Monday, October 19, 2009
Full of It
Goodness, that is. Full of meaty goodness. With plenty of pork and salt. Heck, even the potato salad has bacon in it. The red beans and dirty rice are the kind you'd find at a roadside stand down south, and I'm not talking K. Falls.
The counter shrine to kitties, lollipops and Woody. (Don't ask me, I have no idea.)
But I'm getting ahead of myself. I'd been meaning to go to Bunk Sandwiches since they opened just over a year ago. I'd heard about the fabulous, meaty, working-man sandwiches that Tommy Habetz was putting out of the teeny galley kitchen, packed with his house-made cured meats, pickles and peppers. Equally as promising, "OMFG" was the most common phrase used to describe some of the heftiest old-school sides to be found in town.
I also heard that hordes were mobbing the place, waiting for hours in line for a seat at the bar and a chance to have one of his hunky creations. So I demurred. Then I kind of forgot. And finally one day my brother suggested meeting for lunch there. When I admitted that I hadn't yet been, he was appropriately aghast and told me my time had come.
And for that I owe him big-time. This is a true hole-in-the-wall greasy spoon (and I mean that with all the love and admiration in the world) that, far from trying to be the latest boîte to grace our local culinary scene, looks like it's been there gathering grease and smoke at least since the Carter administration.
Grab a seat at the counter, hopefully across from Mr. Habetz, who is calling out orders and putting together sandwiches right in front of you. He may have on a visor, the better to sop up sweat and avoid the prying eyes of customers, but make a joke and he'll grace you with a charming smile and startlingly blue, twinkly eyes.

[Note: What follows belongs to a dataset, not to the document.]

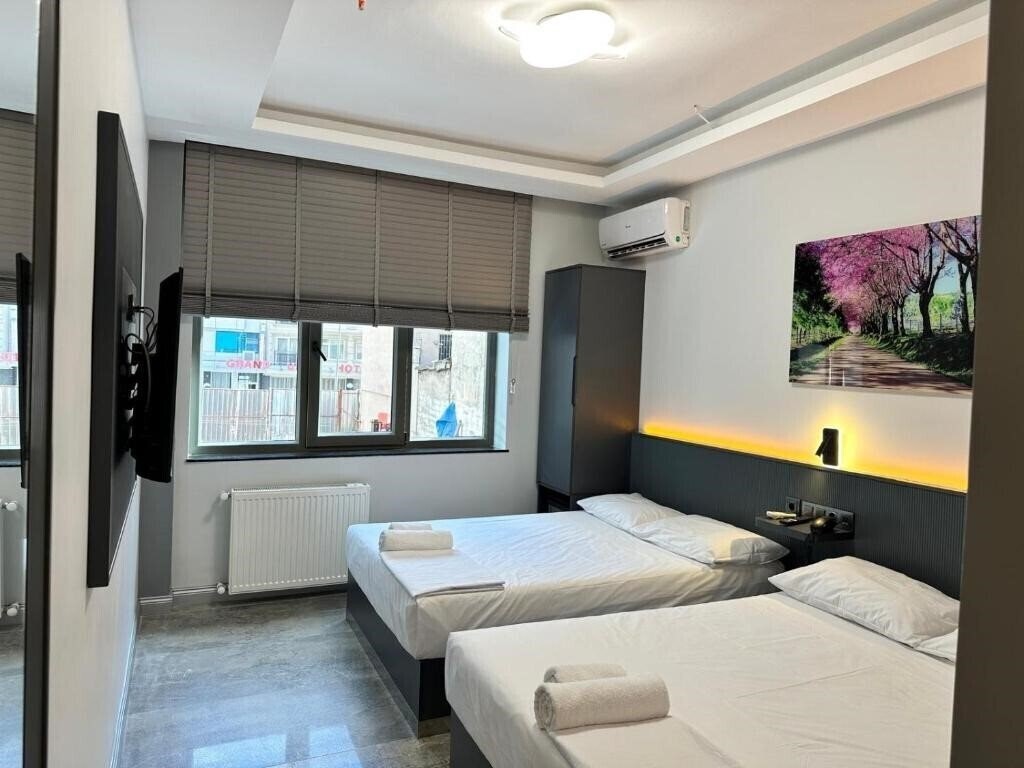 Готель Grand Fm Hotel 3*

Because you ordered at the counter as you entered, your selection du jour will be presented tout de suite. In my case it was a fabulous Cuban with pork cheeks and ham that spoke my name as soon as I saw it and was a pile of melty goodness. The bread was substantial enough to hold everything (and itself) together, but wasn't so much that there was more of it than of filling. My side of choice was the aforementioned red beans and rice, a smoky, barbecue-y mass of beans on top of a layer of spicy rice.
My brother had the salt cod sandwich special, heaps of that mashed salty fish mixed with oil-cured olives and smoky Spanish chorizo. His go-to side is Bunk's version of potato salad, made oh-so-delicious with lots of hard-boiled eggs, fresh chopped jalapeño and those chunks of over-the-top bacon.
Each of these longshoreman-sized creations is accompanied by a handful of almost-unnecessary Kettle chips, except that they bring the salt quotient of the meal to heart attack level. And at this place, that's right where it should be.
Details: Bunk Sandwiches, 621 SE Morrison. 503-477-9515.